Richard Yuretich and I first implemented this style of exam in our 300-student introductory oceanography course at UMass-Amherst in 1997 and have found the pyramid exam to be very effective in such a large enrollment class (Yuretich et al., 2001). To provide ample time to take the exam twice, we write shorter exams (~25-30 multiple choice questions). I also subdivide the course into shorter segments so that each exam covers less material; I give five exams during the semester, including the final exam, which is cumulative.
- Students take each exam twice during the 75-minute class period. The first time is a typical closed book exam (what we call the "solo exam"). Because they are jammed in auditorium seating, I make up two versions of the test on two different colors of paper (version A and version B). Both tests have identical questions, but I change the order of the questions and/or the order of the answer choices. After ~25-30 minutes I ask for a show of hands for who would like additional time. I give them another 5 minutes after which I ask them to quietly and quickly pass in their scantron sheets (not their exams). We then issue a new scantron sheet and the students retake the exam, this time open book, open notes, and talking with their neighbors (the "group exam"). The auditorium erupts in conversation!
- Our formula for exam grades is "solo exam" = 75% of grade and "group exam" = 25% of grade.

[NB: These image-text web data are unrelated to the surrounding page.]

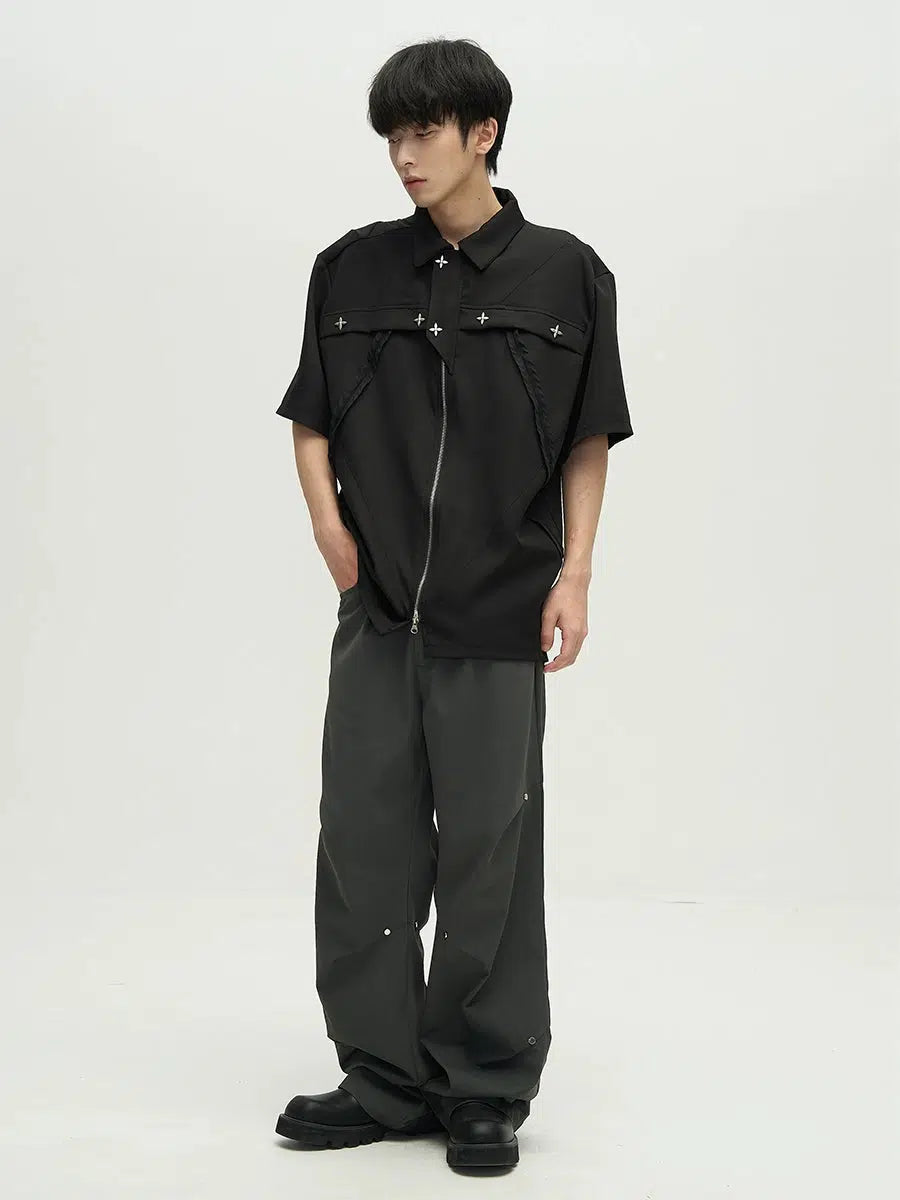 Casual Fit Straight Nylon Pants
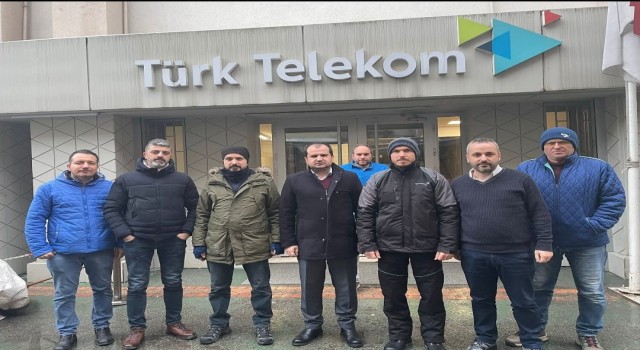 Telefon ve internet hatlarını onarmak için Sakaryadan yola çıktılar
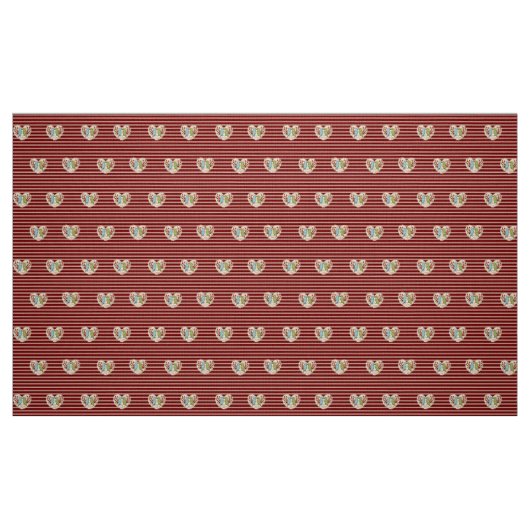 I Liebe Winter Birds & Berries 60" Polyester Popli Stoff (Fat Quarter (45,7 x 55,9 cm))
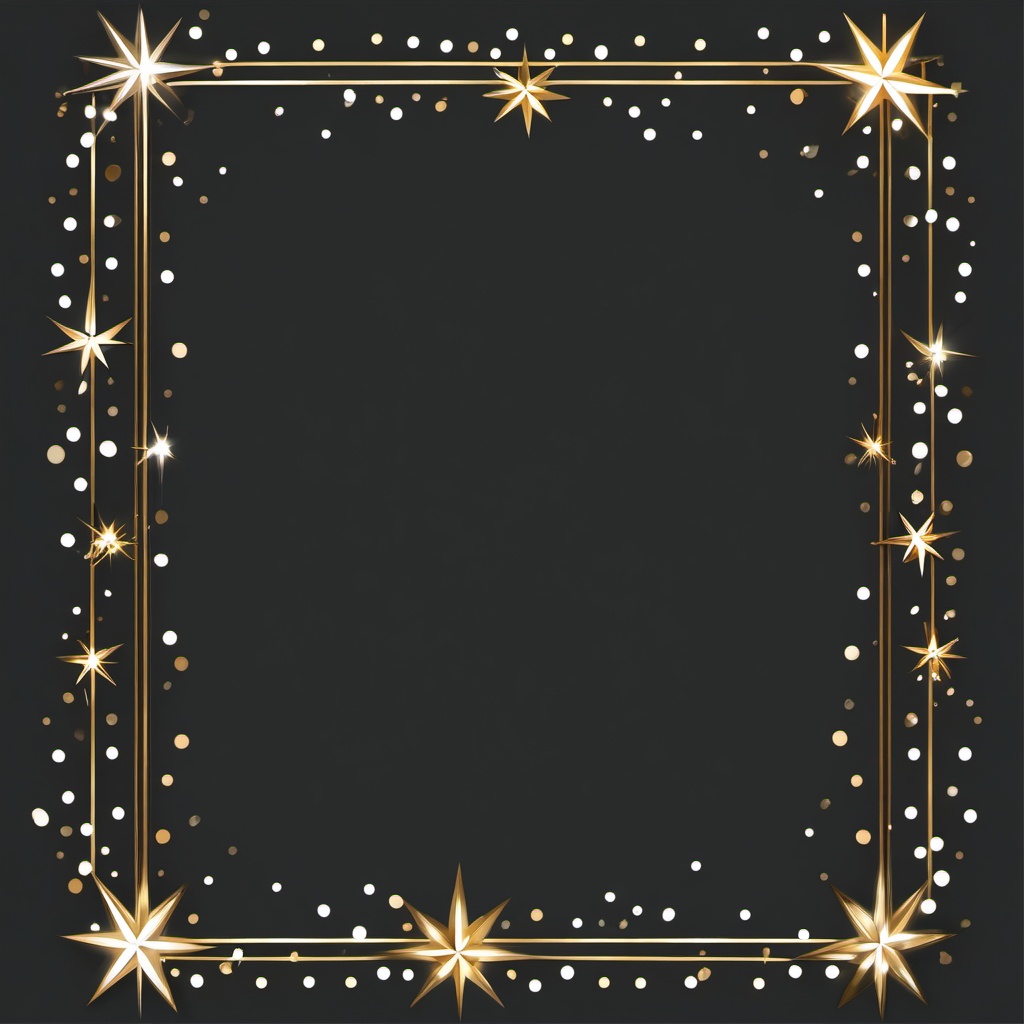 Christmas free border with twinkling lights clipart  simple, 2d flat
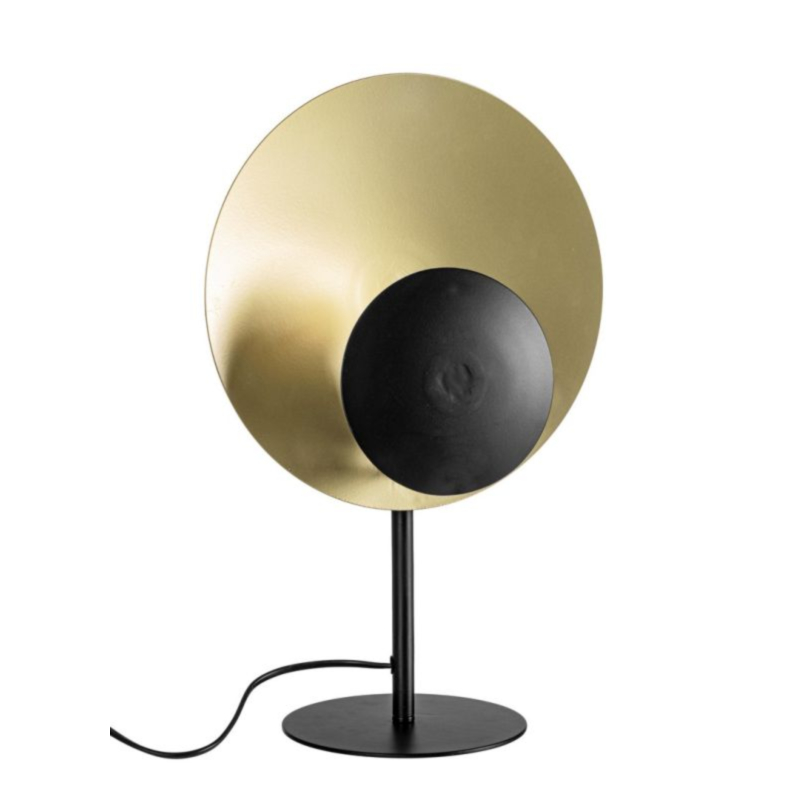 LAMPADA TAV. DESIGN NERO-ORO H46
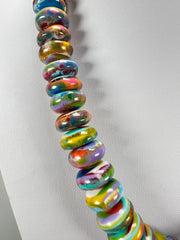 Jackie Brazil "Bela" Kandinsky Resin Mini Wheels 50cm Necklace ( N0041 )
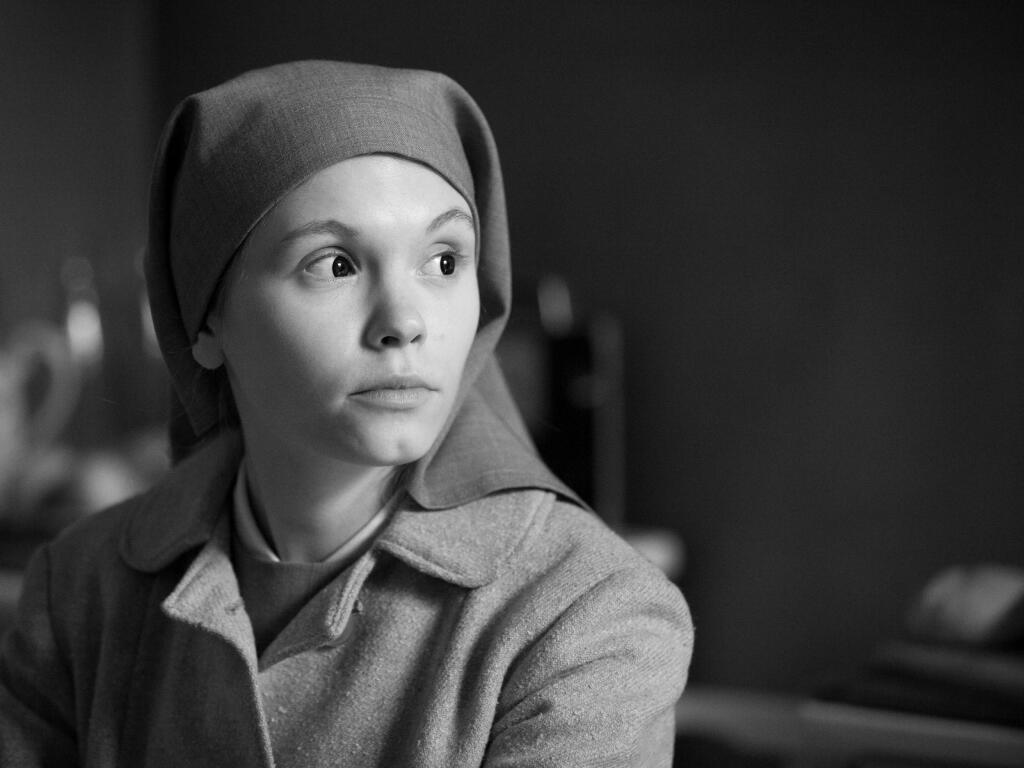 This image released by Music Box Films shows Agata Trzebuchowska in a scene from 'Ida.' (AP Photo/Music Box Films)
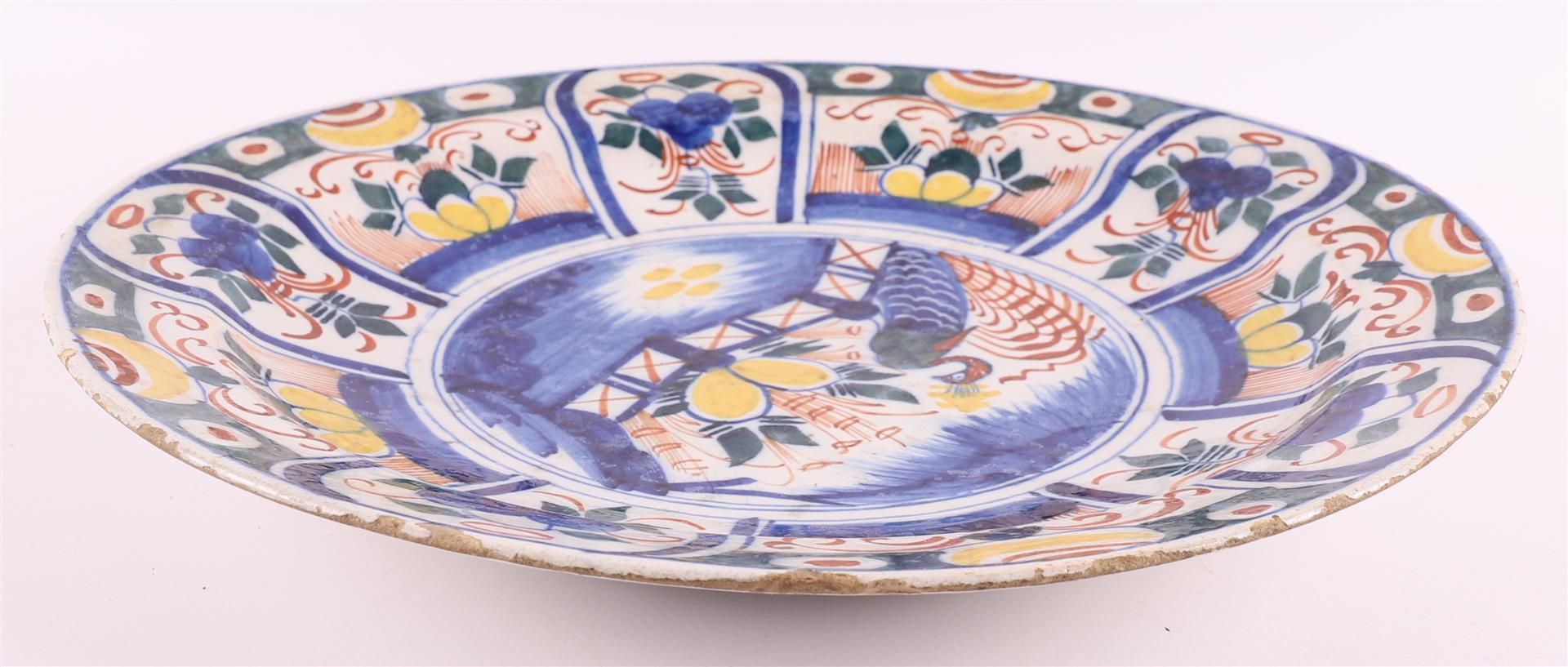 A polychrome Delft earthenware dish, 18th century. - Image 8 of 9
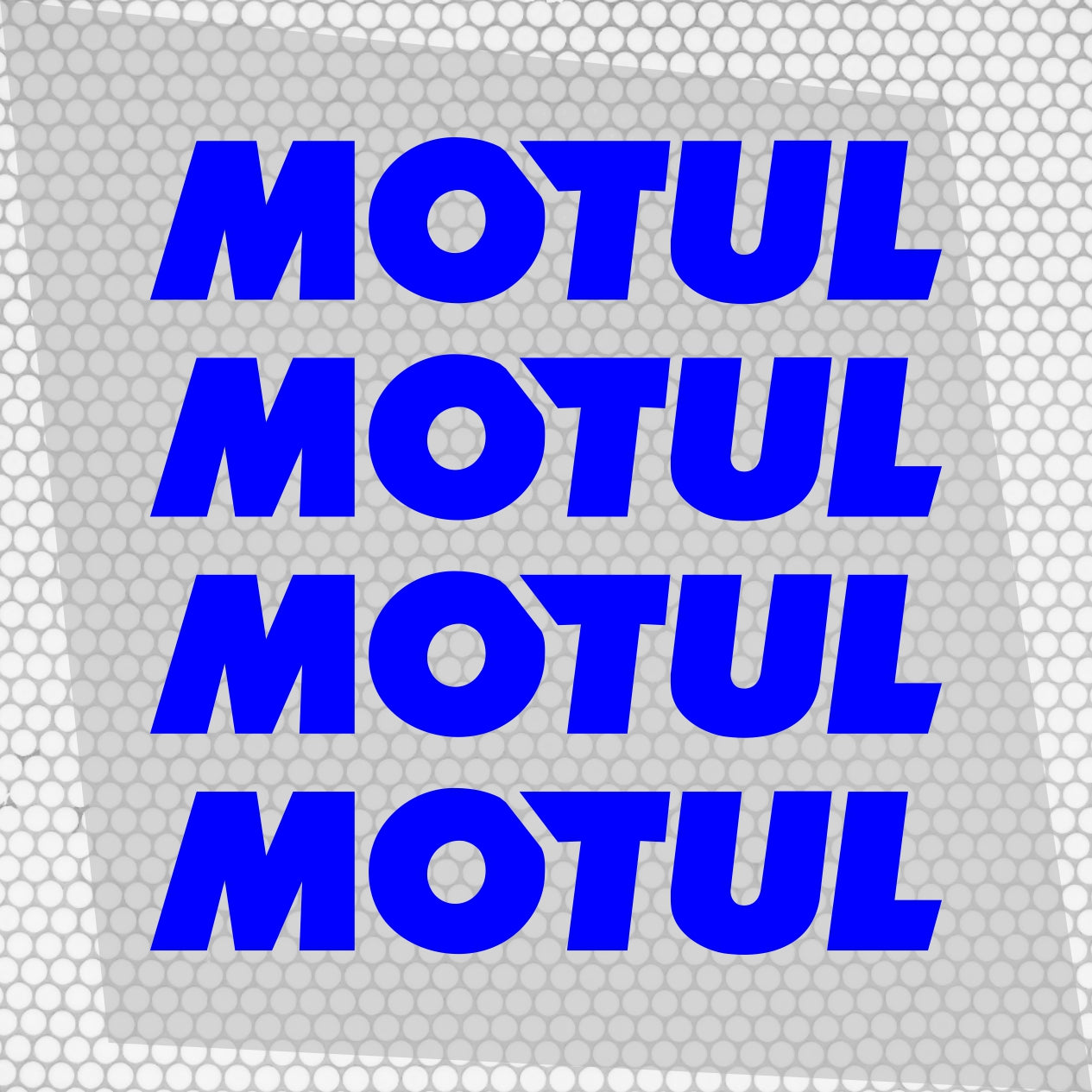 Set 4 HQ Motul Oil Sponsor Vinyl Racing Motorsport Emblem Sticker Decals | Motul Motorcycle Car Vehicle Emblem Decor Kit Racing wrap Adhesives Motul Cut vinyl Logo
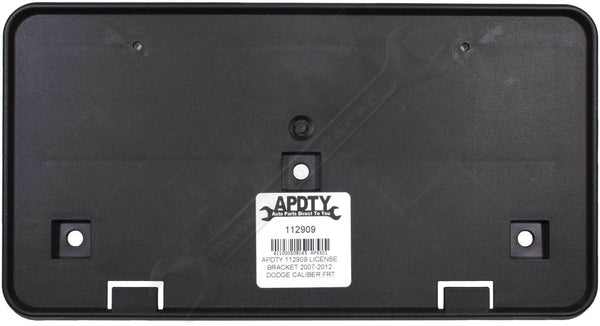 APDTY 112909 License Plate Plastic Frame Holder Bracket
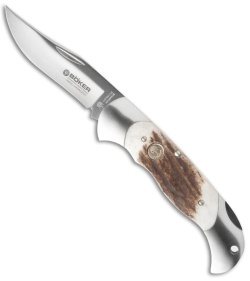 Boker Classic Pocket Knife 4" Stag Handle 112004ST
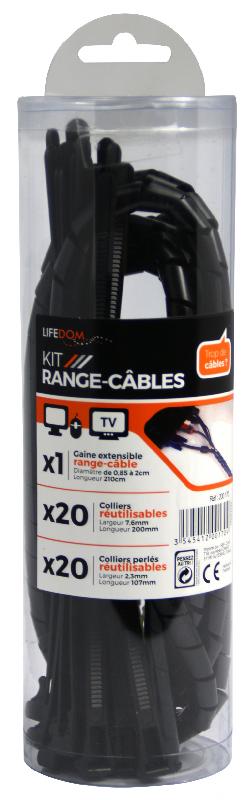 Kit range-câble 40 colliers et 1 gaine_0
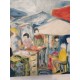 Huile sur Toile de M. Porte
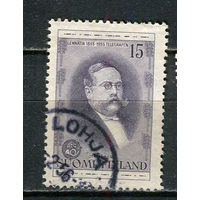 Финляндия - 1955 - Отто Нюберг 15М - [Mi.451] - 1 марка. Гашеная.  (Лот 19JN)-T4P1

- This procedure is used in a 75-minute class period, but could also be applied in a 50-minute class period. For example, the "group exam" could be completed as a take-home assignment; if the students don't turn it in at the start of the next class meeting, then the "solo exam" counts for 100% rather than 75% of the exam grade. Alternatively, you could schedule evening exams so that students have adequate time to take the exam twice.
Benefits of the Two-Stage Exam
- Active learning during an exam setting: discussion, debate, communication, and problem solving!
- Students have the opportunity to practice important life skills such as cooperative learning, working in groups, considering diverse perspectives, problem solving, critical thinking, and analysis during the group exam as they participate in discussion about the material.
- Everyone's grade is bumped up a little; a win-win situation!! This is particularly important if this is a course used for a general education or distribution requirement; this is not their major. It is your opportunity to provide greater awareness and a well-educated citizenry (isn't this the spirit of what a liberal arts education is all about?).
- Students leave the exam feeling like they know the material a little better; there's no need to spend a later class session to review the exam.
Yuretich, R., 2003. Encouraging critical thinking. Journal of College Science Teaching, 33(3):40-46.
Yuretich, R., Khan, S.A., Leckie, R.M., and Clement, J.J., 2001. Active-learning methods improve student performance and scientific interest in a large introductory oceanography course. Journal of Geoscience Education, 49:111-119.
Zipp, J.F., 2007. Learning by exams: The impact of two-stage cooperative tests. Teaching Sociology, 35(1):62-76.